Fitch was provided with a loan-by-loan data template and most of the relevant fields were provided. PTSB was unable to provide the interest coverage ratio or the rental income for RIP loans and therefore a class 5 ICR was assumed on all RIPs. PTSB was also unable to provide data on borrowers who remortgaged to consolidate their outstanding debts. Fitch assumed that half the remortgages were for debt consolidation and applied a 50% FF adjustment to these loans.
Loan-level data on sold repossessions provided by PTSB consisted of 490 loans sold between 2009 and 2014. The agency used this data to analyse the originator's quick sale adjustment (QSA), which at 40% is higher than Fitch's base case assumption of 35% for Ireland.
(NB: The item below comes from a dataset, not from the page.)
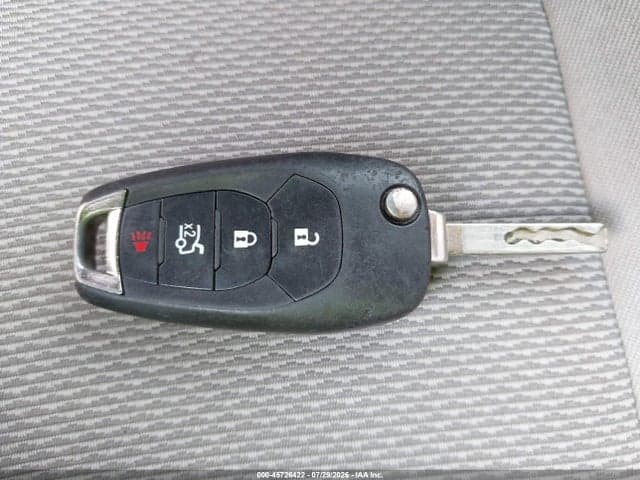 2018 CHEVROLET CRUZE LT AUTO 11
Fitch carried out a file review of the loans in the portfolio. There were errors on some files where the loan type or repayment classifications, or valuation provided in the pool-tape differed from the details on file. PTSB confirmed the errors related to data entry errors and were able to provide supporting documentation to satisfactorily answer all queries. No errors had a material impact on the underwriting decision or loan performance. These errors did not impact on Fitch's analysis.
Fitch reviewed the results of an Agreed Upon Procedures (AUP) carried out in 2007 and found no material errors.
It is Fitch's opinion that the data available for the rating analysis is of good quality.
To analyse the credit enhancement levels, Fitch evaluated the collateral using its default model ResiEMEA. The agency assessed the transaction cash flows using default and loss severity assumptions under various structural stresses including prepayment speeds and interest rate scenarios. The cash flow tests showed that each class of notes could withstand loan losses at a level corresponding to the related stress scenario without incurring any principal loss or interest shortfall and can retire principal by the legal final maturity.
A comparison of the transaction's Representations, Warranties & Enforcement Mechanisms to those typical for that asset class is available by accessing the appendix that accompanies the new issue report (see "Fastnet Securities 3 Limited - Appendix", at www.fitchratings.com).